Road segment curvature: Let two points A and B be the end points of directed road segments (from point A to point B); we use notation $\bar{AB}$ to represent the road segment. The distance of route segment $\bar{AB}$ is denoted as $| \bar{AB} |$ . On the other hand, the Euclidean distance of point A to point B is denoted as $∥ \bar{AB} ∥$ . The curvature $C_{(\bar{AB})}$ of the road segment $\bar{AB}$ is defined as

C_{(\bar{AB})} = \frac{| \bar{AB} |}{∥ \bar{AB} ∥}

(1)

Since it always satisfies that $| \bar{AB} | \geq ∥ \bar{AB} ∥$ , thus, we have $C \geq 1$ . Road curvature reflects the straightness of the road network. Larger curvature value corresponds to curved and complex road segment as illustrated in Figure 2. When $C = 1$ , road segment $\bar{AB}$ is a strictly straight line.

Figure 2.

Demonstration of the road segment curvature: (a) on curved road and (b) on folding line road.

Definition 3

We define road segment $\bar{AB}$ as a near-straight segment, if the road segment $\bar{AB}$ satisfies $1 \leq C_{(\bar{AB})} \leq 1 + δ$ . Otherwise, it is called as a curved segment. The $δ$ is a parameter threshold of small value.

Definition 4

Deviation degree: As shown in Figure 3, there is a point O located near the road segment $\bar{AB}$ . The distance of point O to the route segment $| AB |$ is denoted by $h_{(O ⊥ AB)}$ . As mentioned above, the Euclidean distance of point A to point B is denoted as $∥ \bar{AB} ∥$ . Then we define the deviation of a point O relative to road segment $\bar{AB}$ as the ratio of $h_{(O ⊥ AB)}$ to $∥ \bar{AB} ∥$ , calculated by

D_{(O, \bar{AB})} = \frac{h_{(O ⊥ AB)}}{∥ \bar{AB} ∥}

(2)

Figure 3.

Deviation degree: (a) on straight road and (b) on curved road.

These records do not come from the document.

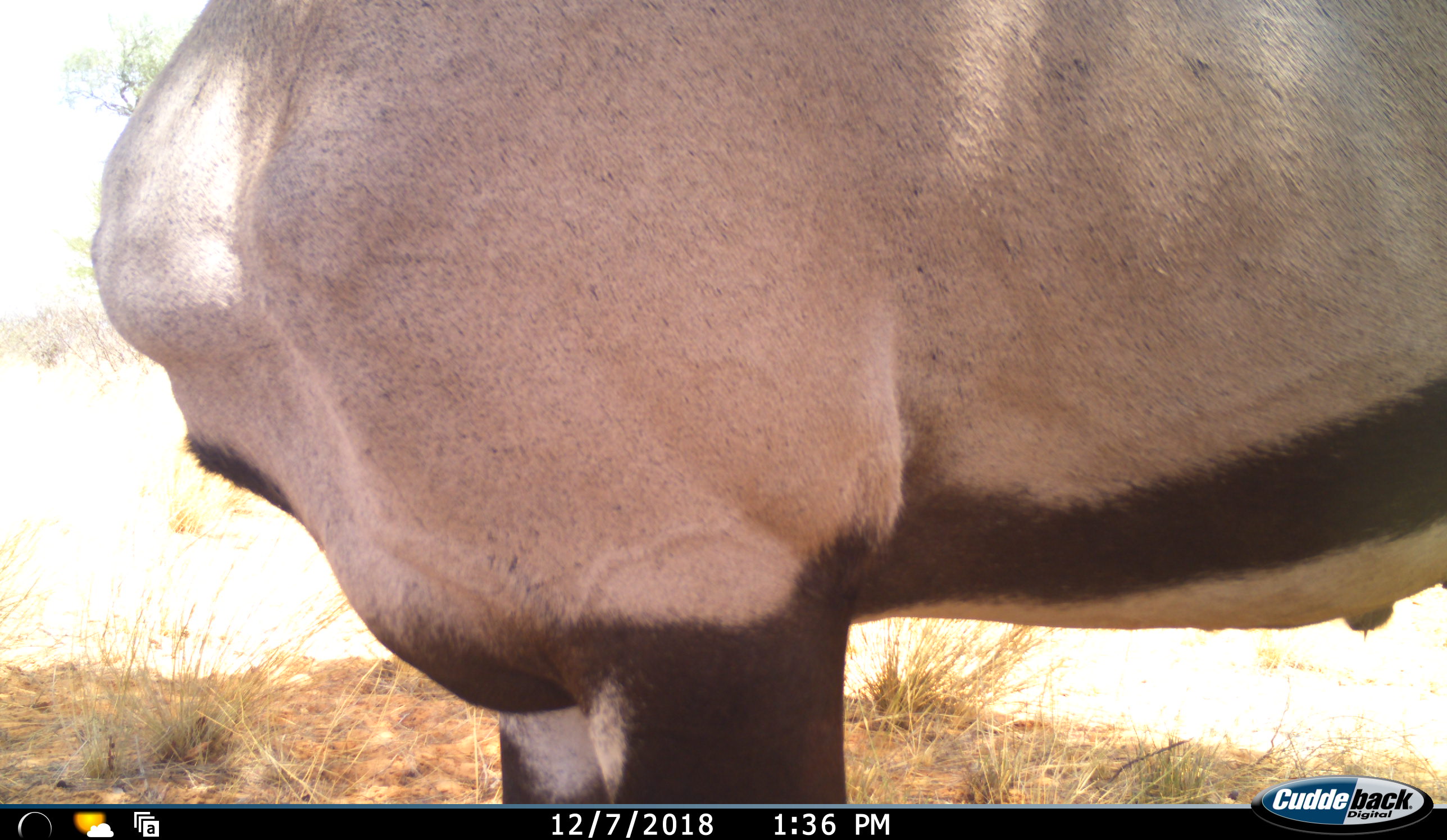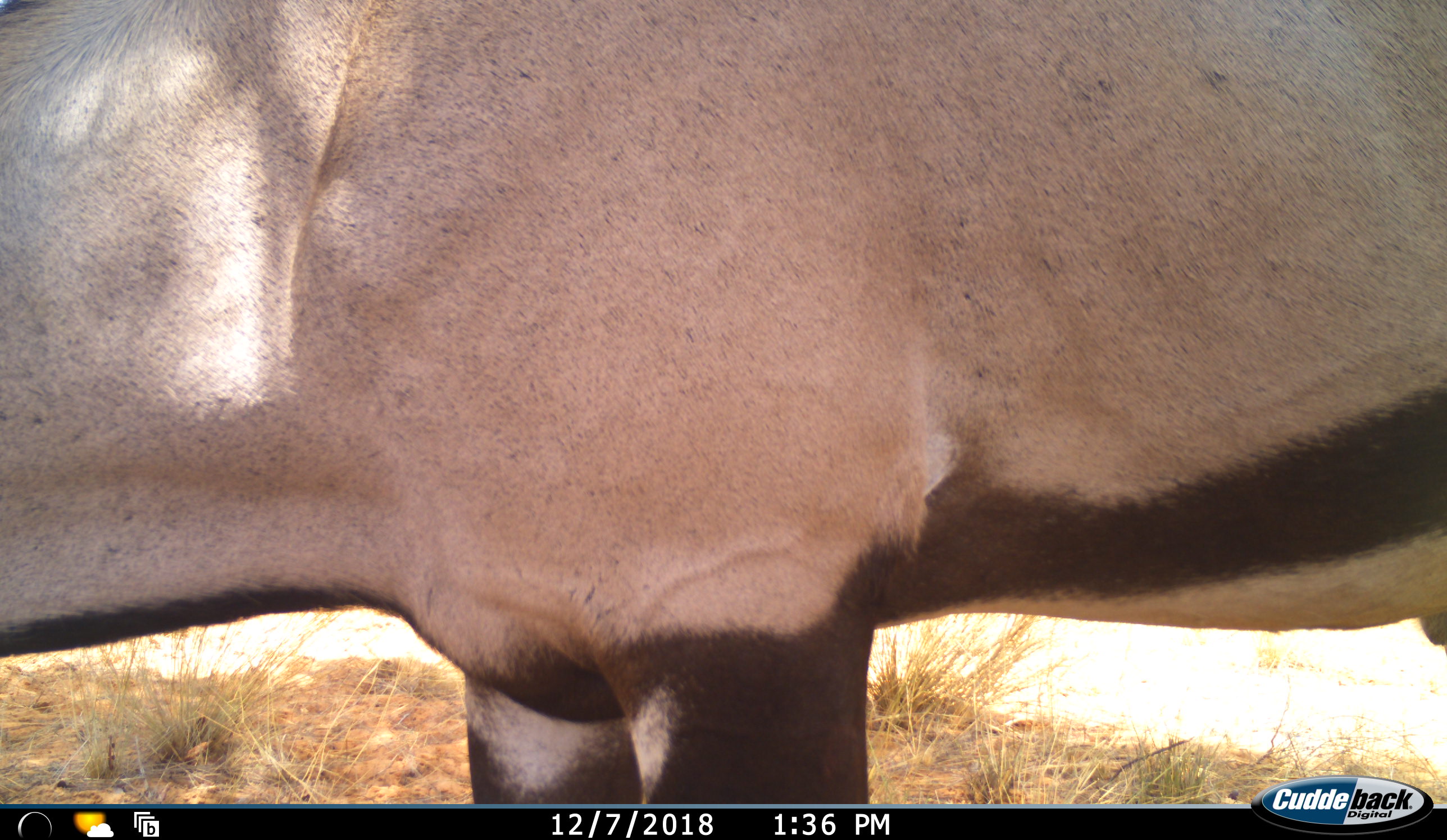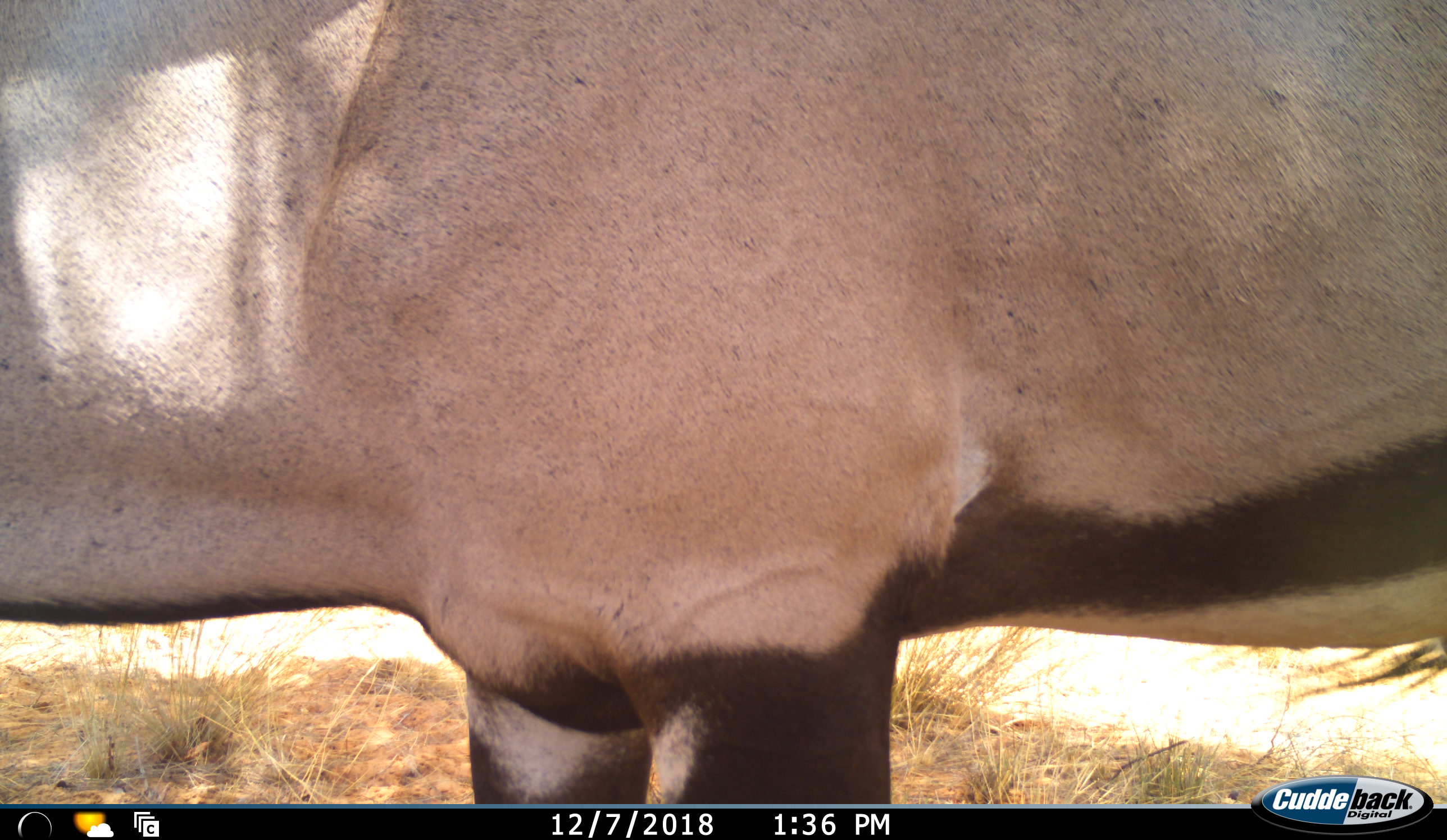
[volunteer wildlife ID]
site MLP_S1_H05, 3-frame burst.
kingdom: Animalia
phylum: Chordata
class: Mammalia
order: Artiodactyla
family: Bovidae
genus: Oryx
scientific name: Oryx gazella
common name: gemsbok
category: oryx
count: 1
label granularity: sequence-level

Deviation degree D introduced in Figure 3 is the closeness degree of point O to the road segment. Smaller deviation degree indicates a close relation between the point and the route segment, and vice versa.

HMM for map matching

Map matching solves the problem of how to match a set of ordered GPS coordinates to the road networks. Map-matching algorithm typically takes a sequence of vehicle/human trajectory as input and obtains the sequence of road segments traveled by the vehicle/human of the trajectory. Due to the existence of errors caused by a natural random noise source, simply matching each trajectory point to its nearest road will lead to considerable matching error.

The HMM map-matching algorithm¹⁷ utilized in this article, reduce the noise by a series of filters, but is limited by the connectivity of the road network. Then it calculates the different matching probabilities of several possible paths and selects the best candidate of travel paths. The main ideas are illustrated in Figure 4.

Figure 4.

The six possible travel routes of the trip.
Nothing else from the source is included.